Tiny Giant Architects + stigmergic indirect information flows

For some seconds, just imagine having these 50 m² – 8 meters tall artifact constructed (above) by tiny Giant Architects in a plaza over a big city near you. Over this youtube video several scientists have filled the big city unearthed with 10 tens of cement during 3 days. Then calmly (taking several weeks), have digg it to the bone. To have a clue on what I mean just imagine having all these at Times Square  plaza in New York! or at the front-door of the  Frank Gehry’s Guggenheim Museum in Bilbao (in fact a giant spider is also there – check photo below). Colonies of eu-social insects use stigmergy in order to do this, being a good reference the work done by Karsai back in 1999 at the Artificial Life MIT Press Journal (here is the abstract – unfornately I have it on paper but not scanned):

# István Karsai, “Decentralized Control of Construction Behavior in Paper Wasps: An Overview of the Stigmergy Approach“, Spring 1999, Vol. 5, No. 2, Pages 117-136.

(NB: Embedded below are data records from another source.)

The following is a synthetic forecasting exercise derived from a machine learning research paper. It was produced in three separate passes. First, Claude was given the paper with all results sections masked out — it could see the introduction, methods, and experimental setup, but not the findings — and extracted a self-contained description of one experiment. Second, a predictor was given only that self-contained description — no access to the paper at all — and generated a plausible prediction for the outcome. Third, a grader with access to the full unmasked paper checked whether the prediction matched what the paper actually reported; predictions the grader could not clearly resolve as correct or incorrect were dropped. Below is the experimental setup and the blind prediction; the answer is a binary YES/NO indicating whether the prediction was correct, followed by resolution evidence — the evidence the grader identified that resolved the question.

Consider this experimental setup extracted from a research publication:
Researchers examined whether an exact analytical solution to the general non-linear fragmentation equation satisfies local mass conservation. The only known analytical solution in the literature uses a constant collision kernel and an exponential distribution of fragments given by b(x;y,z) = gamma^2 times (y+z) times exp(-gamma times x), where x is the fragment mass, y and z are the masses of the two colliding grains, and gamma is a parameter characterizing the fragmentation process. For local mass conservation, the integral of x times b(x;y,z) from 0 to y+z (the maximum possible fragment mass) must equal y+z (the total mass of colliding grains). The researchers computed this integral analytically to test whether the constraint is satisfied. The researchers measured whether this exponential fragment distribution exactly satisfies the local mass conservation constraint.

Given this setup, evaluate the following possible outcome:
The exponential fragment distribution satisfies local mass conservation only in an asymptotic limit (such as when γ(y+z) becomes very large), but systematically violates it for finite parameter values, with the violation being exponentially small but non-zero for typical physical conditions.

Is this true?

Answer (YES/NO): NO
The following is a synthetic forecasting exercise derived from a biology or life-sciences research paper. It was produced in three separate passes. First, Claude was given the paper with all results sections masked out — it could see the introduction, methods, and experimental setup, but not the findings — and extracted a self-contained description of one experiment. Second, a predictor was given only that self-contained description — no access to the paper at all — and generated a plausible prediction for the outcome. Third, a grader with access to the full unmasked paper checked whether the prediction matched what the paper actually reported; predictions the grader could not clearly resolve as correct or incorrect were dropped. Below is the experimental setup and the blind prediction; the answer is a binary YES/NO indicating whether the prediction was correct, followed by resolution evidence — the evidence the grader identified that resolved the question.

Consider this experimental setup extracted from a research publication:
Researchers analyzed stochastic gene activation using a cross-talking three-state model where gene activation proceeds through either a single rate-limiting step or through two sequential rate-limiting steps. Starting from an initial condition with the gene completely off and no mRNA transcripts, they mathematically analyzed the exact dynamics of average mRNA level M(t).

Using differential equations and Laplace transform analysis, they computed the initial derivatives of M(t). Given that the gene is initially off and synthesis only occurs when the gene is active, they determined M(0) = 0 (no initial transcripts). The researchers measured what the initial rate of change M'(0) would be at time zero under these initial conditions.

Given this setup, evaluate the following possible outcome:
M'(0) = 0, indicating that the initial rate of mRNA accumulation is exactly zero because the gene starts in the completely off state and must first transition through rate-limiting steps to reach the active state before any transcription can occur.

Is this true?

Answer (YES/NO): YES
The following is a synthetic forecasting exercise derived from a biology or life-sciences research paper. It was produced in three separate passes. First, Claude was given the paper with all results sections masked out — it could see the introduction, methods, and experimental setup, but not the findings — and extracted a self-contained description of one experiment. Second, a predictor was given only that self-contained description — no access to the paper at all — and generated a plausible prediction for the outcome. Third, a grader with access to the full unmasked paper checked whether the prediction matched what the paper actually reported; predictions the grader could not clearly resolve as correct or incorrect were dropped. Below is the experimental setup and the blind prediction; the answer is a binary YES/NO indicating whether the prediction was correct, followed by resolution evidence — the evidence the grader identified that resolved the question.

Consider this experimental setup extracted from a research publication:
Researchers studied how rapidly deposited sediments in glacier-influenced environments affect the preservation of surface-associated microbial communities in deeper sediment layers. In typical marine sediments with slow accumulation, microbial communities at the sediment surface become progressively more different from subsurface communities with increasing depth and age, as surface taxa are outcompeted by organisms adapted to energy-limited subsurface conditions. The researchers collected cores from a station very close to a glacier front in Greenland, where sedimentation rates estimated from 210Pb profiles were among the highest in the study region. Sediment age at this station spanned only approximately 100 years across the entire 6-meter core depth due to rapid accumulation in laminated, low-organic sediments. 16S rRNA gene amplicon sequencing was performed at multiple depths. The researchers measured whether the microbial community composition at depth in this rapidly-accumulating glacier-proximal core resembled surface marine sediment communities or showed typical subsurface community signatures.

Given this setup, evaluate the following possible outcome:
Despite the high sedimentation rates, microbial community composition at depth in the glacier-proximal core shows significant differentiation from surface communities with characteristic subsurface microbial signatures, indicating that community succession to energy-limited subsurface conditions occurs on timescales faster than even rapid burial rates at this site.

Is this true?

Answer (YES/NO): NO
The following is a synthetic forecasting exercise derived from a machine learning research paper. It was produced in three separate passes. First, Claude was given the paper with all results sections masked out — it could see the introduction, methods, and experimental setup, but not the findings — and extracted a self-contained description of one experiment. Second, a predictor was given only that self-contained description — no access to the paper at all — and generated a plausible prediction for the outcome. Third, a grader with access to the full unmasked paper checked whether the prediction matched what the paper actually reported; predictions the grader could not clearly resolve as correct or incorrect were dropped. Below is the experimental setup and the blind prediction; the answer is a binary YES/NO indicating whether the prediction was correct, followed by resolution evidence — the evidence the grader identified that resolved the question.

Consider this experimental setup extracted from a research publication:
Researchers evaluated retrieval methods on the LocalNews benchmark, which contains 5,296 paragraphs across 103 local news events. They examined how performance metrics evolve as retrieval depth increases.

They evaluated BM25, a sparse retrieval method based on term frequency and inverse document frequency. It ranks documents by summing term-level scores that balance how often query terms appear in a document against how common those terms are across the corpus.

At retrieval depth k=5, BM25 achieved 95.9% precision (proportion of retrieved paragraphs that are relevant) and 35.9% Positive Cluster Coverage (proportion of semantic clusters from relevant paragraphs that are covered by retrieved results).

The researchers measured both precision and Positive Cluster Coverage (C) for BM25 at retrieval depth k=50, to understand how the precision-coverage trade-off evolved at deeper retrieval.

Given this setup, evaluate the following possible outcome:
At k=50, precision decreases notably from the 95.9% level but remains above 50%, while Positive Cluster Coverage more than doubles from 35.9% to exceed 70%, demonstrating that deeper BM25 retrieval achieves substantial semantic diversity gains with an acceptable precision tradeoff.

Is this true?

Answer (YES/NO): NO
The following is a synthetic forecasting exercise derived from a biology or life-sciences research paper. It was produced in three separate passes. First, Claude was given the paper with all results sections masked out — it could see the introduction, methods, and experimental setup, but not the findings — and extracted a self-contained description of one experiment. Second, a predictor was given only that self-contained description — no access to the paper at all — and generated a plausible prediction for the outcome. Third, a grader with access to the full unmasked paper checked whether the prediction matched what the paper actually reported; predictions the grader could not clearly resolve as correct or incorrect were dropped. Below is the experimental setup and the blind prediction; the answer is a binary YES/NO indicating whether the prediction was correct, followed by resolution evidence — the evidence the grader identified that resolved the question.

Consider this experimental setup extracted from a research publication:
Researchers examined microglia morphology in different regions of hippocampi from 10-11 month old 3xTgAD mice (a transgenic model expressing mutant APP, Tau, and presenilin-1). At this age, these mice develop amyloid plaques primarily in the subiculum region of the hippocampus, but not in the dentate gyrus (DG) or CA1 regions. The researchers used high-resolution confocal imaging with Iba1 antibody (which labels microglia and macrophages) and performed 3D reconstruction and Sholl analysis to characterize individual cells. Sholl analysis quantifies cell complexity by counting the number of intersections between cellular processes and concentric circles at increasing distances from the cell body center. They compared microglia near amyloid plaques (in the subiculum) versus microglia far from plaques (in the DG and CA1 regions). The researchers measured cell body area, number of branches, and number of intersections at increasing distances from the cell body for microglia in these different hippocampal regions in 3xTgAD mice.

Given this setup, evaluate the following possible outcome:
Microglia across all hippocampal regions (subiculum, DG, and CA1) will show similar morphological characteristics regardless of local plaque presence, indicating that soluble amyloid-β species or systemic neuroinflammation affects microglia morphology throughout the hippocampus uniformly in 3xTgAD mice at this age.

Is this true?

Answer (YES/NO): NO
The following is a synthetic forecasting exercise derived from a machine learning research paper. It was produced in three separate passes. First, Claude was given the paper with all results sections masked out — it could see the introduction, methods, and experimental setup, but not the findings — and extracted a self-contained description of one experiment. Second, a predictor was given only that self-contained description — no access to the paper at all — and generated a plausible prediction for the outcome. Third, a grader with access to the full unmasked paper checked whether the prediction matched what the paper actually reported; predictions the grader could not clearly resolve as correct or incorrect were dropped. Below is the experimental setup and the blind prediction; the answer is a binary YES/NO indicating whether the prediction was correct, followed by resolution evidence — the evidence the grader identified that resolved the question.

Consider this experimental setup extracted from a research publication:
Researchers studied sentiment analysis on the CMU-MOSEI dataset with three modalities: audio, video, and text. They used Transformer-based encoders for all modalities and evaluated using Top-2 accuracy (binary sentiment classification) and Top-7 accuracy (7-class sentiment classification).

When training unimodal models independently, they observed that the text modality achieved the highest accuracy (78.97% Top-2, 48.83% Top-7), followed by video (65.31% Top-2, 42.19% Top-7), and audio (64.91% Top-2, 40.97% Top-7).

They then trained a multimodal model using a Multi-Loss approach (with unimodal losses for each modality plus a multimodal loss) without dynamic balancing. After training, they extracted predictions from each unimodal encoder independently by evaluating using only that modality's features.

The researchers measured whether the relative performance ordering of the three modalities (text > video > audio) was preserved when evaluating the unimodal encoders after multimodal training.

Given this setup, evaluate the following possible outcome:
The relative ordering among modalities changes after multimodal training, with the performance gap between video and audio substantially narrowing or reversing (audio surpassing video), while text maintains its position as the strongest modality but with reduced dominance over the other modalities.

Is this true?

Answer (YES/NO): NO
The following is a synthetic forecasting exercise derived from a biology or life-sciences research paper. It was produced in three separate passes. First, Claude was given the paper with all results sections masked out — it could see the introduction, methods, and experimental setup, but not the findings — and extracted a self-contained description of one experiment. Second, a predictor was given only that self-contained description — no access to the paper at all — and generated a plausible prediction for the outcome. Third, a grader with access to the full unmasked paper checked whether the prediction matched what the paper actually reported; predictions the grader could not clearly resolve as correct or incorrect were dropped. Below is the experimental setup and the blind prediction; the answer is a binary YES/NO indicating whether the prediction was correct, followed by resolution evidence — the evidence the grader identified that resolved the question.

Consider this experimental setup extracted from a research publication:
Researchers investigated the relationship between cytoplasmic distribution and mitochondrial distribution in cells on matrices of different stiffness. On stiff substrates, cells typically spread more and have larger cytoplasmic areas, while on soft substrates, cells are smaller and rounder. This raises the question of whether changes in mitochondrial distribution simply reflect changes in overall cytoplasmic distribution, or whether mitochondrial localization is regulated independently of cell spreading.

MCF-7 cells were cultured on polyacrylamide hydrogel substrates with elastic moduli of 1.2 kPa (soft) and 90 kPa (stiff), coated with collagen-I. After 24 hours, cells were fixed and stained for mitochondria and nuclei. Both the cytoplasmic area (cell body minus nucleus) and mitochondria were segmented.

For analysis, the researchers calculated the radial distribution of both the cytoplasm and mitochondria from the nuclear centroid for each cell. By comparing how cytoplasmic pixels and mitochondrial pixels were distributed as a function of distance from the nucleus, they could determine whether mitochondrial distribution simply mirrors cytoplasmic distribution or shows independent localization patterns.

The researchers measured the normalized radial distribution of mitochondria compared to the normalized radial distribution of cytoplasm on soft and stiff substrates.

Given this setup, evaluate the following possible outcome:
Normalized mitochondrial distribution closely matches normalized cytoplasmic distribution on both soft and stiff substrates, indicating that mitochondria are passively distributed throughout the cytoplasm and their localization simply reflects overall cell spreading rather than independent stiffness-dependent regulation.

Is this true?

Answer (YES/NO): NO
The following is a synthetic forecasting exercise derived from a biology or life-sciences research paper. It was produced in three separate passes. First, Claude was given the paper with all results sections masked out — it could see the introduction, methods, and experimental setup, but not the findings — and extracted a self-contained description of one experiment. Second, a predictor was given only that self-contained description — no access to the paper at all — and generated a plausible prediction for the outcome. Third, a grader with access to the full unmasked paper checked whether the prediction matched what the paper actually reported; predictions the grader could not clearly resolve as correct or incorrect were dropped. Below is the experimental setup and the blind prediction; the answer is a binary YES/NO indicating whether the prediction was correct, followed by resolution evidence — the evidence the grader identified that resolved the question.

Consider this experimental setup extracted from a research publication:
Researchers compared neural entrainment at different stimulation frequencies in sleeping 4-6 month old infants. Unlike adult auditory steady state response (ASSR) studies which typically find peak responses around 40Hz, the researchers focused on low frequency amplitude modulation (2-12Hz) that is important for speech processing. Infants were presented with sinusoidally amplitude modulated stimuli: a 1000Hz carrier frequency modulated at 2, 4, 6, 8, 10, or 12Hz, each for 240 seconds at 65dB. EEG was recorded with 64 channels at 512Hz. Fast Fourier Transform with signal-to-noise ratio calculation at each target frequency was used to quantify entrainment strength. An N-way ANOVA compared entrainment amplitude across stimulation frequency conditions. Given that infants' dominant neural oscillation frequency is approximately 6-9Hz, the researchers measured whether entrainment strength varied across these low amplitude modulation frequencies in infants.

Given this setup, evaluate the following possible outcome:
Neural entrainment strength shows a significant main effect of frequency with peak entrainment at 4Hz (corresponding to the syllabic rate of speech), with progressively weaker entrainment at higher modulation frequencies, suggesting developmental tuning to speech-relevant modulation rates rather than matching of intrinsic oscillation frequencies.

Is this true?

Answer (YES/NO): NO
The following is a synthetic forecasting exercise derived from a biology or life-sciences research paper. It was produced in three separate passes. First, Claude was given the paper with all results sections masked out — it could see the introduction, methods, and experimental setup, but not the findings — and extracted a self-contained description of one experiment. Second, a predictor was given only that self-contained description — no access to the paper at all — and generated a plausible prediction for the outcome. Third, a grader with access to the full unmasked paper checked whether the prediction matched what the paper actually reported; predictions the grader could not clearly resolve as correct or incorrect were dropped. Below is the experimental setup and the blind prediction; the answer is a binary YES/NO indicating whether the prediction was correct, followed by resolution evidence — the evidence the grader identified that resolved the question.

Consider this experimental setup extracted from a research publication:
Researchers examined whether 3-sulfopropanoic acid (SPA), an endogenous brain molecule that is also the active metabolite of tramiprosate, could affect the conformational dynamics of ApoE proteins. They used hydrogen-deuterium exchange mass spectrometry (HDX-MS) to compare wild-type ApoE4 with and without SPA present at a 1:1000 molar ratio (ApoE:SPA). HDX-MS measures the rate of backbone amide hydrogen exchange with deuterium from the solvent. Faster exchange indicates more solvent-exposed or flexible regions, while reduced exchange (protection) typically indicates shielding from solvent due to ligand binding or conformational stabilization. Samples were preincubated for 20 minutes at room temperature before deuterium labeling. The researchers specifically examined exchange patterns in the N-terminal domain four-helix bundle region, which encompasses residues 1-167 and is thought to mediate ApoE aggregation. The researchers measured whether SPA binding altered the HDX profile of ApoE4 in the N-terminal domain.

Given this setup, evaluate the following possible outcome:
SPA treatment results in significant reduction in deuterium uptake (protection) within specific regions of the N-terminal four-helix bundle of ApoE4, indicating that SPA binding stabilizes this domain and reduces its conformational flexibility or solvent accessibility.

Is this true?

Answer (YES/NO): YES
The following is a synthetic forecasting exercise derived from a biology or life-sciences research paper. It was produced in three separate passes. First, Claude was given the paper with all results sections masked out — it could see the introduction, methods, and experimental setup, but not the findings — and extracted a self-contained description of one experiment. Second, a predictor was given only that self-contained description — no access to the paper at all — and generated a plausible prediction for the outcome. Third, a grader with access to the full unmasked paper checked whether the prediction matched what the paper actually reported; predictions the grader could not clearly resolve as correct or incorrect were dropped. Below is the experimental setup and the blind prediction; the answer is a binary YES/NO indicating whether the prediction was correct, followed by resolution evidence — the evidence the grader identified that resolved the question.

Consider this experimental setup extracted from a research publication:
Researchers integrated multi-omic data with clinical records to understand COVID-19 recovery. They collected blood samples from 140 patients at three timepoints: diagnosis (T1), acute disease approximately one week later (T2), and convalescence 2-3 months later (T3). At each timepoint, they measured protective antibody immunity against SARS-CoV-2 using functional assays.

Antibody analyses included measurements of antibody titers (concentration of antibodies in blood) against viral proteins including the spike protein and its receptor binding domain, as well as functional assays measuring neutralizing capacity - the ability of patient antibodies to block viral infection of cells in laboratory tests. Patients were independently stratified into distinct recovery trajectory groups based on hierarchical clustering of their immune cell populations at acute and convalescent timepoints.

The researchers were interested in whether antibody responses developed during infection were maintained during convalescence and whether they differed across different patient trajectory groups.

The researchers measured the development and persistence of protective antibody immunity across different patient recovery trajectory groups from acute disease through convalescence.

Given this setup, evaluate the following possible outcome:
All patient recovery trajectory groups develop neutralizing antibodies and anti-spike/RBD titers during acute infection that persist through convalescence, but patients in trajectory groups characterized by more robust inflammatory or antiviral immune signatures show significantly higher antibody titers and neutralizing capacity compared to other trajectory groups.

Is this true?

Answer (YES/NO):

Grassé [26] coined the term stigmergy (previous work directs and triggers new building actions) to describe a mechanism of decentralized pathway of information flow in social insects. In general, all kinds of multi-agent groups require coordination for their effort and it seems that stigmergy is a very powerful means to coordinate activity over great spans of time and space in a wide variety of systems. In a situation in which many individuals contribute to a collective effort, such as building a nest, stimuli provided by the emerging structure itself can provide a rich source of information for the working insects. The current article provides a detailed review of this stigmergic paradigm in the building behavior of paper wasps to show how stigmergy influenced the understanding of mechanisms and evolution of a particular biological system. The most important feature to understand is how local stimuli are organized in space and time to ensure the emergence of a coherent adaptive structure and to explain how workers could act independently yet respond to stimuli provided through the common medium of the environment of the colony.

Another interesting paper (available online) is the more recent work by Mason at the 8th Artificial Life conference, in 2002. Below I have selected part of the introductory text:

# Zachary Mason ,”Programming with Stigmergy: Using Swarms for Construction“, in Artificial Life VIII Conf., Standish, Abbass, Bedau (eds)(MIT Press), New South Wales, Australia, pp. 371-375, 2002.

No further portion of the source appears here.